Our study has some limitations that should be mentioned. Firstly, the sample size for some age/sex subgroups was relatively small with different number of males and females (e.g., 5 females and 14 males in the young group; 12 females and 6 males in the middle age group). As a result, our findings, especially those highlighting differences related to gender, are preliminary and our study should be extended on a larger sample size with balanced groups. However, the total number of n=29 for women and n=31 for men is sufficient in terms of statistical power when the age groups are aggregated. Secondly, the selection of input parameters for the computation of PLZC and PE was based on an empirical approach that depended on the characteristics of the particular database used in this study. Therefore, further work with different EEG databases must be carried out to check the validity of our choice of input parameter values in different scenarios. Last, but not least, there are different implementations of PE. Thus, it would be worthwhile evaluating whether other PE algorithms show similar changes in EEG dynamics to those reported in this study.

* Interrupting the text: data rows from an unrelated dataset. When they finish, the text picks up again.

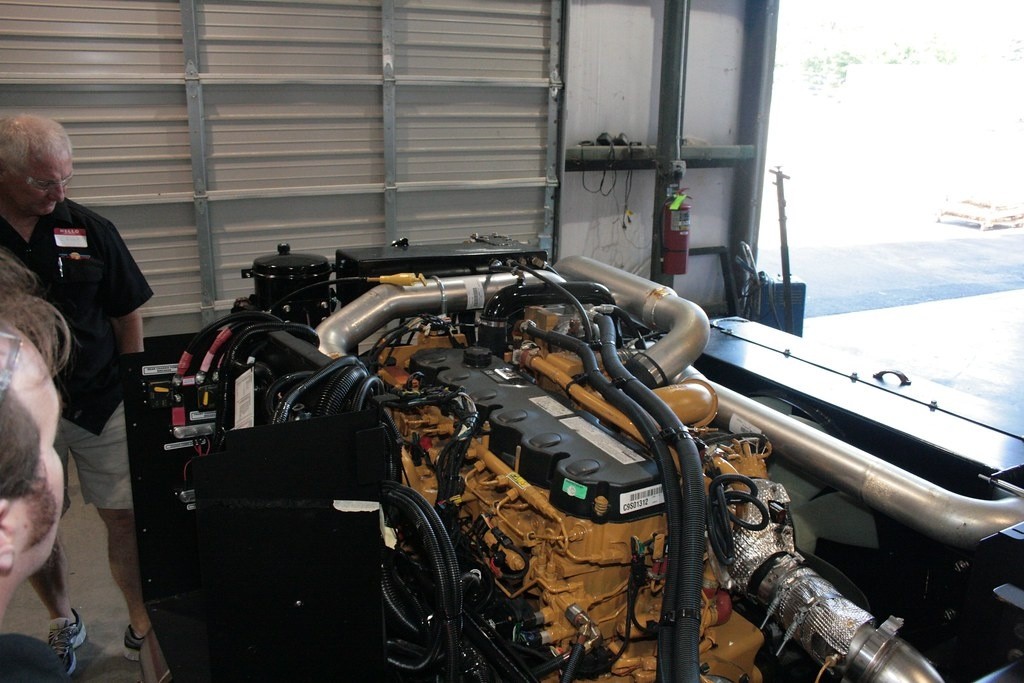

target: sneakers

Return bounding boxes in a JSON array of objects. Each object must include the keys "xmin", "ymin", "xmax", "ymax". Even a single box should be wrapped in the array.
[
  {"xmin": 122, "ymin": 623, "xmax": 146, "ymax": 661},
  {"xmin": 48, "ymin": 608, "xmax": 87, "ymax": 675}
]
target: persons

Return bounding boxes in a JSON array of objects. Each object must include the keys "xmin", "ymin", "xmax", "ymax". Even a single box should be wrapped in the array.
[
  {"xmin": 0, "ymin": 252, "xmax": 71, "ymax": 683},
  {"xmin": 0, "ymin": 114, "xmax": 153, "ymax": 676}
]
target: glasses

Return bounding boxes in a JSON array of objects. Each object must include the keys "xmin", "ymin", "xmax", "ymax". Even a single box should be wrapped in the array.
[{"xmin": 6, "ymin": 165, "xmax": 74, "ymax": 192}]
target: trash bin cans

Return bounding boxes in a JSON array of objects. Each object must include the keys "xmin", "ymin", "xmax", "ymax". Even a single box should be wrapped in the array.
[{"xmin": 660, "ymin": 187, "xmax": 693, "ymax": 274}]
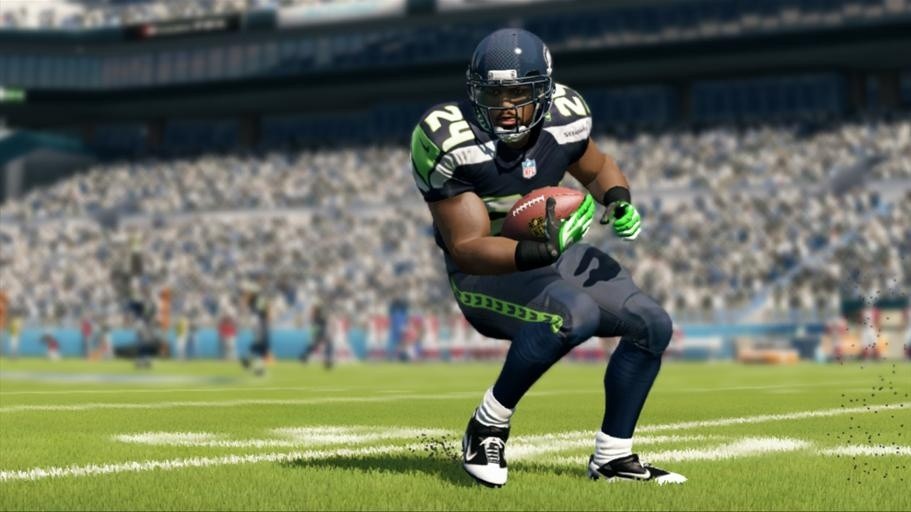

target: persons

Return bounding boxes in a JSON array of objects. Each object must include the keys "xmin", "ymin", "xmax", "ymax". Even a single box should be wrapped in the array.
[
  {"xmin": 0, "ymin": 1, "xmax": 911, "ymax": 363},
  {"xmin": 417, "ymin": 25, "xmax": 691, "ymax": 491}
]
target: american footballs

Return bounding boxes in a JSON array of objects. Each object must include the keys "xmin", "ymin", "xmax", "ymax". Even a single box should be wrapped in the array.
[{"xmin": 500, "ymin": 186, "xmax": 585, "ymax": 241}]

In summary, LZC, PE, and PLZC proved to be useful in the analysis of EEG data for the characterisation of different aspects of sleep. LZC was found to reproduce the findings of traditional Fourier-based sleep research. On the other hand, PE and PLZC revealed nonlinear changes in the dynamics of the EEG and showed significant changes in complexity with regard to VS and ageing.

4. Conclusions

In this study, three nonlinear SDA techniques (LZC, PE, and PLZC) were used to characterise brain activity from EEG recordings during sleep, as well as to investigate effects of ageing and sex differences. Our findings suggest that LZC changes merely reflect changes in the PSD of EEG signals, but that PE and PLZC provide additional information about the nonlinear dynamics of the signal that cannot be captured with conventional linear analysis methods. This work could be extended with the application of SDA to characterise changes in the nonlinear dynamics of the EEG in different datasets (pharmacological manipulations of sleep, sleep in patients suffering from dementia, etc.). This could potentially reveal information that is contained in the nonlinear dynamics of the EEG providing insights into brain functioning under different conditions in ways that are not possible with linear methods.

Data Availability

The data used in the study cannot be made available and may be shared upon request.

Conflicts of Interest

The authors declare that there are no conflicts of interest regarding the publication of this paper.

Authors’ Contributions

Raphaelle Winsky-Sommerer and Daniel Abasolo contributed equally to this work.

Acknowledgments

The authors would like to thank the Ministry of Education of the Republic of Turkey for the higher education bursary scheme which provided funding for the Ph.D. of P.D. Tosun. D.-J. Dijk is supported by a Royal Society Wolfson Research Merit Award. R. Winsky-Sommerer is supported by a Leverhulme Trust research project grant (RPG-2014-267). The authors would also like to thank Mr. Giuseppe Atzori from the Clinical Research Centre for his advice and support with the dataset. The study for this dataset was funded by H. Lundbeck A/S (Valby, Denmark) and conducted at Surrey Sleep Research Centre (SSRC) and granted to Prof. Derk-Jan Dijk.